The diary of a Saudi man, currently living in the United Kingdom, where the Religious Police no longer trouble him for the moment.
In Memory of the lives of 15 Makkah Schoolgirls, lost when their school burnt down on Monday, 11th March, 2002. The Religious Police would not allow them to leave the building, nor allow the Firemen to enter.
....about music. According to one of the commentors on an earlier postAlhamedi, you got to be kidding. I, being a Muslim am surprised why you fail to understand the opinions of scholars. Lemme ask you a question: Who is more knowledgable about religion, the scholars who had lived during or after the time of the Prophet Muhammad (PBUH) or you?
Well, I have a great respect for learning, especially achieved over long years and at great personal sacrifice, and I would never claim to know what others know, when they have been thru intensive education or training. You won't find me turning up at the local hospital to help out with some brain surgery, or the local airport control tower to direct some air traffic. When you ring up because you've got a burst pipe, you won't find me standing at the door.
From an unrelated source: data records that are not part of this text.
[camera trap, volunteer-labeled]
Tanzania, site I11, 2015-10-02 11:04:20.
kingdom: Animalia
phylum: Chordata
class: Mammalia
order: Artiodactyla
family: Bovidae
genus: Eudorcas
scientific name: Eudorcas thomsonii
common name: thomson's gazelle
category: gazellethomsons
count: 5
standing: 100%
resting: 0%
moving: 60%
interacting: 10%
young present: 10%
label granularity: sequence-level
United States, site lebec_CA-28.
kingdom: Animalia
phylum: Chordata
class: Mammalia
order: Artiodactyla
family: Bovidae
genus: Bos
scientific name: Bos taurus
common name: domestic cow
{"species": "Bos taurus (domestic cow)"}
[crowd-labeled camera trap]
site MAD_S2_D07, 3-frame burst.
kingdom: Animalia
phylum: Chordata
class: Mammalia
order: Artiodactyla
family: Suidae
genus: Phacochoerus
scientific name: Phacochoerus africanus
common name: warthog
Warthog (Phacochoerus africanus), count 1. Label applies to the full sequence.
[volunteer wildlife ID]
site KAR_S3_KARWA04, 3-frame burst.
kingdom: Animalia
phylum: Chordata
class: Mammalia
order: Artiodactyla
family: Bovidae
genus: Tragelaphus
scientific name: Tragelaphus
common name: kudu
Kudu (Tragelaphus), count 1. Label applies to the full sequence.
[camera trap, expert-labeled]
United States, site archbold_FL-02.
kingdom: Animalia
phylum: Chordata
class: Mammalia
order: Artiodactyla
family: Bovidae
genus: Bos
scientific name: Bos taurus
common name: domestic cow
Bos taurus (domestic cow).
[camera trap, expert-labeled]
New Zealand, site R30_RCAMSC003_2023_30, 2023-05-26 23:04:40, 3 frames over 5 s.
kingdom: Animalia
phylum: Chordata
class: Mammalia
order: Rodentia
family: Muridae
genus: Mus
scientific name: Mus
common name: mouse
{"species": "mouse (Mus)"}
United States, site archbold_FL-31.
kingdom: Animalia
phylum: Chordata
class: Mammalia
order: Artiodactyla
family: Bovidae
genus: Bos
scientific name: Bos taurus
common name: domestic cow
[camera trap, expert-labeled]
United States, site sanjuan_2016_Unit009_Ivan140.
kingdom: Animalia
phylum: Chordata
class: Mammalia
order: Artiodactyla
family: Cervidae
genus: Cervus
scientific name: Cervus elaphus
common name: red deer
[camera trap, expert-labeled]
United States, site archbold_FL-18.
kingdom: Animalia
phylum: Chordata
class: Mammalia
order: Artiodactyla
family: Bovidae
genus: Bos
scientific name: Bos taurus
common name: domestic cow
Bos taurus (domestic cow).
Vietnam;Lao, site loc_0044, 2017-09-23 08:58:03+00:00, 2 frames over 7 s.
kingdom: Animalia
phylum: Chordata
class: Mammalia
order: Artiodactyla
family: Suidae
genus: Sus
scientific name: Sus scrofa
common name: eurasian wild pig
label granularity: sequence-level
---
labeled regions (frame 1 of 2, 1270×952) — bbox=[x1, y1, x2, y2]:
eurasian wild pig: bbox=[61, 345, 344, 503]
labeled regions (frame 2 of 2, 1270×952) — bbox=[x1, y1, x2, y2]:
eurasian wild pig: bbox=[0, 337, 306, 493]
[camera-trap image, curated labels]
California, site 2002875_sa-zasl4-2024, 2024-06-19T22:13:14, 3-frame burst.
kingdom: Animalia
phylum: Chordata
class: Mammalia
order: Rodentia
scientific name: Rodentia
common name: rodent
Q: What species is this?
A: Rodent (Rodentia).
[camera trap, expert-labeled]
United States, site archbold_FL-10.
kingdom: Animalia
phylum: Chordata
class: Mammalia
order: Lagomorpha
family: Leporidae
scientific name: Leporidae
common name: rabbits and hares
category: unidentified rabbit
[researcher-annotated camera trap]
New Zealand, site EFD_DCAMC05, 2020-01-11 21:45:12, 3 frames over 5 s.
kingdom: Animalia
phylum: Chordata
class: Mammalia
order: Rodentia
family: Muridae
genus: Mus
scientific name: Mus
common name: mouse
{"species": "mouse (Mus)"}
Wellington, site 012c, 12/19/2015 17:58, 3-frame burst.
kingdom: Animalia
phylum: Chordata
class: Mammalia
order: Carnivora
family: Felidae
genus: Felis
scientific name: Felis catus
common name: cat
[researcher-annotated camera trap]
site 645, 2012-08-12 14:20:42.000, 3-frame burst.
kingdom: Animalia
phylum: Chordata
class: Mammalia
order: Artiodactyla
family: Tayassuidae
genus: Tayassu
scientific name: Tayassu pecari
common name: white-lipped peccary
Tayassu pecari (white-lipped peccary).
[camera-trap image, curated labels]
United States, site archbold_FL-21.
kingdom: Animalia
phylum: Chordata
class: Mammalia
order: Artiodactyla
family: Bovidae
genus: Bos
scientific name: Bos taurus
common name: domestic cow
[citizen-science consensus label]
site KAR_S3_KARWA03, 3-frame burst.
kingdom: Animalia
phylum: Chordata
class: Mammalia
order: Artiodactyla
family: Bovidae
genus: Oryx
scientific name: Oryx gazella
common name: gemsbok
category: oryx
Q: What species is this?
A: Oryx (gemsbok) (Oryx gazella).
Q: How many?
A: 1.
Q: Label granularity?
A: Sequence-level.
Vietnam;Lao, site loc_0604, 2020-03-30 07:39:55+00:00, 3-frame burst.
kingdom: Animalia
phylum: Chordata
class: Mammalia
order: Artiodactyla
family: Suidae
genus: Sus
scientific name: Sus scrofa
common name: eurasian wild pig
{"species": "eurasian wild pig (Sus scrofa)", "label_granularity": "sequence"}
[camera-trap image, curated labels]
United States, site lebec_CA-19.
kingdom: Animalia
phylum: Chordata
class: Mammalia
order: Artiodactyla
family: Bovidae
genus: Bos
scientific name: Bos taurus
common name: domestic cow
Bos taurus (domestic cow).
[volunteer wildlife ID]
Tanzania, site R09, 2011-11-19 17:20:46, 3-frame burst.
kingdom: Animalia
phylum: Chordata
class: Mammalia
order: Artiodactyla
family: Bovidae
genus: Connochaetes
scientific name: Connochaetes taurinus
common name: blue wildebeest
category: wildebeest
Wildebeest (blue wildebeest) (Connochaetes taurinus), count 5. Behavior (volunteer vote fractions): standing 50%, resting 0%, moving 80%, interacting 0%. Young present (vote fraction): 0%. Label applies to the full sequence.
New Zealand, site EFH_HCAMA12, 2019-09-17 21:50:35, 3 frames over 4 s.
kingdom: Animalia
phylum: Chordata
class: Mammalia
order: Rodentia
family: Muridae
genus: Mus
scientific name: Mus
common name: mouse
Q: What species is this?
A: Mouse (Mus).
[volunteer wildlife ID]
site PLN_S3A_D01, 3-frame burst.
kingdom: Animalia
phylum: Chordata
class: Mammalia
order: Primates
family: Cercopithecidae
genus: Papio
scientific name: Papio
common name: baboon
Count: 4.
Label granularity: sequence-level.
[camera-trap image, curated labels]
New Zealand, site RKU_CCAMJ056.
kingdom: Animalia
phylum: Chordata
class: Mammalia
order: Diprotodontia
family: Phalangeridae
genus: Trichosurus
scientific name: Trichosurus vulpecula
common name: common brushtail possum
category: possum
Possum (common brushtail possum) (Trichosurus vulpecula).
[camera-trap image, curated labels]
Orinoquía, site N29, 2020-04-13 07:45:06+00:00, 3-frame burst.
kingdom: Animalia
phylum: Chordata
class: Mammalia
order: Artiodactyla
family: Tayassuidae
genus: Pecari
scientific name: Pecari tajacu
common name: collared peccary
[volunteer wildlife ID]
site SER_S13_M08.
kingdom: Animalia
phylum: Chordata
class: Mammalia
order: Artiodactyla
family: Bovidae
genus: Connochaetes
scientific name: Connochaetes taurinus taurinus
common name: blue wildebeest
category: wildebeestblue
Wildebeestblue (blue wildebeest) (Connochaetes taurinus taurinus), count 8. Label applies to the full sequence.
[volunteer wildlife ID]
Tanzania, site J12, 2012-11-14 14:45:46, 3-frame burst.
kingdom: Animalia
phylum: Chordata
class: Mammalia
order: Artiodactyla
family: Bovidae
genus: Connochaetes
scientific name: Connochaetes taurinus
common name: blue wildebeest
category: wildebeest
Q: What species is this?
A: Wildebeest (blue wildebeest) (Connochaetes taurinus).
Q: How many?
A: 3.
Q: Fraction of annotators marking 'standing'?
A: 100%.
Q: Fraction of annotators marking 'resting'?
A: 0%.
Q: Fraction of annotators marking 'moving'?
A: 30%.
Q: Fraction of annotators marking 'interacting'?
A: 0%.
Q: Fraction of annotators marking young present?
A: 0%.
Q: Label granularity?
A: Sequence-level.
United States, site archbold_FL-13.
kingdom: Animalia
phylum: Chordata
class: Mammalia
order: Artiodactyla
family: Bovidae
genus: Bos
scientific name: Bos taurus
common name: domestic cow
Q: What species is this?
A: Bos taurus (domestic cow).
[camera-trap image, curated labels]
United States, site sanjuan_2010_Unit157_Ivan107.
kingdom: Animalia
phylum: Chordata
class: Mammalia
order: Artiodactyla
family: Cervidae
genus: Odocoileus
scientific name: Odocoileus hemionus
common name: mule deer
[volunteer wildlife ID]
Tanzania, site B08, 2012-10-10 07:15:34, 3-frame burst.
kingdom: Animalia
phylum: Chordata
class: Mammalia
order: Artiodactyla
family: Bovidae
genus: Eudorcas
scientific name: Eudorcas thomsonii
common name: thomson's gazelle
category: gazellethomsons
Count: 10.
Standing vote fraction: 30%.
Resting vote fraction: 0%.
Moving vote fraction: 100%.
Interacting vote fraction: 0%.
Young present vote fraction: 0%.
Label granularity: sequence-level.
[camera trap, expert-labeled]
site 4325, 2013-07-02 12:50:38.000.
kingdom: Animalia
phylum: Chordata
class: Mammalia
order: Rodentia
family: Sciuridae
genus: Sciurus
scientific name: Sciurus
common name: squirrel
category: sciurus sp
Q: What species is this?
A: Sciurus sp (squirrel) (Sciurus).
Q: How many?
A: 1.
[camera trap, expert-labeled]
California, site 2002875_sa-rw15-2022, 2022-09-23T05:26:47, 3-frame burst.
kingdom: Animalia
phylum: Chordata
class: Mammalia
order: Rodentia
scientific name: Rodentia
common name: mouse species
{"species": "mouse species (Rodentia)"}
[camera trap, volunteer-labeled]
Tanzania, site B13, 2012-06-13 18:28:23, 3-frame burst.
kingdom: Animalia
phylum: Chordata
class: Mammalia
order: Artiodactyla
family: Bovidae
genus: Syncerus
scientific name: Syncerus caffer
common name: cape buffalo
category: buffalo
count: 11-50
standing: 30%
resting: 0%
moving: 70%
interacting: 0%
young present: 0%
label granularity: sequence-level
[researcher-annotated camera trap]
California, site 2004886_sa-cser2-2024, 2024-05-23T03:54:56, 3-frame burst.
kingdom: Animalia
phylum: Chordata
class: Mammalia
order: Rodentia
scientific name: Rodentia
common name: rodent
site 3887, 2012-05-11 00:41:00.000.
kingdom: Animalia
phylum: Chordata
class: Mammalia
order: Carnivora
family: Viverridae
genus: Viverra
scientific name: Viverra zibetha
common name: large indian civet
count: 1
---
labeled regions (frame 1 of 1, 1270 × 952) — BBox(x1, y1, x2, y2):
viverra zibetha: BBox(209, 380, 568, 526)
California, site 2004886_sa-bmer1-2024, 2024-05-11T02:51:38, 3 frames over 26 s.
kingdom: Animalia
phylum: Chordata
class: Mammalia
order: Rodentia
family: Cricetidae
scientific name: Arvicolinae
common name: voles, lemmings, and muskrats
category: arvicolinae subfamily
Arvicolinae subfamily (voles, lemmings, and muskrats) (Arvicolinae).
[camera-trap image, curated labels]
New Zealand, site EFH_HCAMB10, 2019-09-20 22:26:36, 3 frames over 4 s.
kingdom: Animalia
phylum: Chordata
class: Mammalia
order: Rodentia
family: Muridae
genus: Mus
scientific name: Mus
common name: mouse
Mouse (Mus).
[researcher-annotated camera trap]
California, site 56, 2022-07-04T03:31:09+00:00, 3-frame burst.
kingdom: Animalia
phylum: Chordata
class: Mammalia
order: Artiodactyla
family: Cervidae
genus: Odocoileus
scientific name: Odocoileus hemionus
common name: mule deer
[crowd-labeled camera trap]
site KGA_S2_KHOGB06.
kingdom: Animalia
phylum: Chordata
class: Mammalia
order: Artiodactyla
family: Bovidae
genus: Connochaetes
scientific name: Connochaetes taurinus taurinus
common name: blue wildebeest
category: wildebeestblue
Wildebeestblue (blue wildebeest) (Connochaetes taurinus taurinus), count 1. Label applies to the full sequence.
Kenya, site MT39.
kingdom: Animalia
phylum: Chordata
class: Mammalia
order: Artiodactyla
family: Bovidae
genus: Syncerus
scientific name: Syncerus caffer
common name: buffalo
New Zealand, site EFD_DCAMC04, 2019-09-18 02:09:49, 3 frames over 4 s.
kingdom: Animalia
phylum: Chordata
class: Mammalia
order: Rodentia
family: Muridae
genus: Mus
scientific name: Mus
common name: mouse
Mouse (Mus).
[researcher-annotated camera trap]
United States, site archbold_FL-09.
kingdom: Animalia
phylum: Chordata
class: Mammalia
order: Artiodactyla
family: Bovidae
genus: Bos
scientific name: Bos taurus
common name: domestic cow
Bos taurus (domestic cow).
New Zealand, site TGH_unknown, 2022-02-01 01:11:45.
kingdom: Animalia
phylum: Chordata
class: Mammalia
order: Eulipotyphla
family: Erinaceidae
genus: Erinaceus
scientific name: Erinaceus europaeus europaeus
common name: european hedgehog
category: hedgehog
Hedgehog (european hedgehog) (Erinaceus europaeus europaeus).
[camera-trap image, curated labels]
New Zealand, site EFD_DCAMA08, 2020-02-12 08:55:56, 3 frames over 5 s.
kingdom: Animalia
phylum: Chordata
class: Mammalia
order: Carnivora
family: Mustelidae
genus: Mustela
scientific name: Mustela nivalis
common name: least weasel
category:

However, when it comes to the question of religion and music, I don't believe that we are totally dependent on "scholars". God gave us ears and a brain, and He expects us to use them. He expects us to think for ourselves, and not rely on someone else to do it for us. And I don't believe that there's any human being out there who doesn't use their ears and is not moved by some music in some way. Your taste may not be my taste, and vice versa, but I'm sure we'd all agree that music talks to the emotions. And a most fundamental of emotion can be our sense of the spiritual, the infinite. So for those who believe in God, I'm sure that they find that God talks to them thru music, unless they are unfortunate enough to be physically deaf, or unfortunate enough to be Islamic scholars.
Personally, I am moved by the music of total silence. It's a rare commodity, but we Saudis are fortunate enough to be able to find it in the middle of the desert, perhaps on a camping trip. And I don't believe that any Muslim can fail to be moved by the music of the prayer calls echoing round the towns and cities, especially at sunset. So music doesn't necessarily need instruments, it can be all around us, it just needs us to listen and open our souls to it.
And talking of music, although I'm not a Christian, one musical event that I always try to hear at this time of the year is the service of Nine Lessons and Carols
from King's College, Cambridge. The singing is perfection, the readings are absolute poetry, the whole experience is completely sublime, even for a Muslim like me. The BBC broadcast it at 1500 on the 24th December, UK time; in the US it's 1000 Eastern, 1800 in Saudi, etc., and you can listen live via the internet
, highly recommended. The Prophet Muhammad (PBUH) was reported to enjoy the sound of singing, so it's quite possible that he listens every year as well. But I don't suppose our "scholars" would agree about that.